● EXERCISE DIRECTIONS
Reproduce, exactly and in full, only the lines below from the one containing "Models trained with synthetic" through the one containing "Answer (YES/NO): YES".

● THE INPUT
....................

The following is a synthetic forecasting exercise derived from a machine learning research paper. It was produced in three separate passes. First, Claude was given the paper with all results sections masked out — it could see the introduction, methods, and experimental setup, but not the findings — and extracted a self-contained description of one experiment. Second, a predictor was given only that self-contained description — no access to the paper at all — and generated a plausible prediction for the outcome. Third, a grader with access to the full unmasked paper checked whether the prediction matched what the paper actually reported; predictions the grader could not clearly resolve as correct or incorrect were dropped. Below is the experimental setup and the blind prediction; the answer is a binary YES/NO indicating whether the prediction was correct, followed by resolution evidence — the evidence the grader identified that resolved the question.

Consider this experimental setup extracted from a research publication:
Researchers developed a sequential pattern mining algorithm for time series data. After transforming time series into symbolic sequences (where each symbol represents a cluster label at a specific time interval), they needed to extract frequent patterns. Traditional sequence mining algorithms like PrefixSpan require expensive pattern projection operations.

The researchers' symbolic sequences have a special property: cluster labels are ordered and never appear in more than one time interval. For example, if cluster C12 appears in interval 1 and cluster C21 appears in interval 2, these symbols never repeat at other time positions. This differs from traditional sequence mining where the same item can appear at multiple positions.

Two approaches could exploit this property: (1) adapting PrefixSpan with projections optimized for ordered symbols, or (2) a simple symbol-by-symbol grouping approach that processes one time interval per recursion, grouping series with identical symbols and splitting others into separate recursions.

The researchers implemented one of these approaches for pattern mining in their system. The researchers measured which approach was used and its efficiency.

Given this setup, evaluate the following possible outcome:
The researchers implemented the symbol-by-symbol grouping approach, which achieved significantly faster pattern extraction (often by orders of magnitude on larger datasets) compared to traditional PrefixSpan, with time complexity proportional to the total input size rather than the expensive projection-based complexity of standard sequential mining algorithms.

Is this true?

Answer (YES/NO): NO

....................

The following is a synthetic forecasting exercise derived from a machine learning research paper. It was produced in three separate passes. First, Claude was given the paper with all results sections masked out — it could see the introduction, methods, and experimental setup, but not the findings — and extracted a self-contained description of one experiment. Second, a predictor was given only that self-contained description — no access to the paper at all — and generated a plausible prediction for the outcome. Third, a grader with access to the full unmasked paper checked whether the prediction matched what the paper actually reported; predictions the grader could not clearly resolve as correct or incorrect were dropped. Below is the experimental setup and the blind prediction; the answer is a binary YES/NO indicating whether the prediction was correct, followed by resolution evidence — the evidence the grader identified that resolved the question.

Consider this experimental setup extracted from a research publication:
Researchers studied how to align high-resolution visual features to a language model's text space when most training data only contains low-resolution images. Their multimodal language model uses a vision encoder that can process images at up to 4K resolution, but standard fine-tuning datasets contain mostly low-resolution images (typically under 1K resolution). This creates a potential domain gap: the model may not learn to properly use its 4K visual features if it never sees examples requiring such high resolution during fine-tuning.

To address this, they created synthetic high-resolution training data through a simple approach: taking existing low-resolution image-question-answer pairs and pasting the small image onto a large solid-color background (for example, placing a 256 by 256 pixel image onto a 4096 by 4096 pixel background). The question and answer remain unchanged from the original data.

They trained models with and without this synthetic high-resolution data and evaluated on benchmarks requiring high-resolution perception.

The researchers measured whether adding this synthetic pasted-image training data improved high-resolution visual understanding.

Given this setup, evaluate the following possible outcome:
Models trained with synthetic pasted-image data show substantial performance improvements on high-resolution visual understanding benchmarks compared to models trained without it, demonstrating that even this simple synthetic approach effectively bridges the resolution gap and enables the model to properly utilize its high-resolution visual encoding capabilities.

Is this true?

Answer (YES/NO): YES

....................

● ANSWER FOR THE TASK
Models trained with synthetic pasted-image data show substantial performance improvements on high-resolution visual understanding benchmarks compared to models trained without it, demonstrating that even this simple synthetic approach effectively bridges the resolution gap and enables the model to properly utilize its high-resolution visual encoding capabilities.

Is this true?

Answer (YES/NO): YES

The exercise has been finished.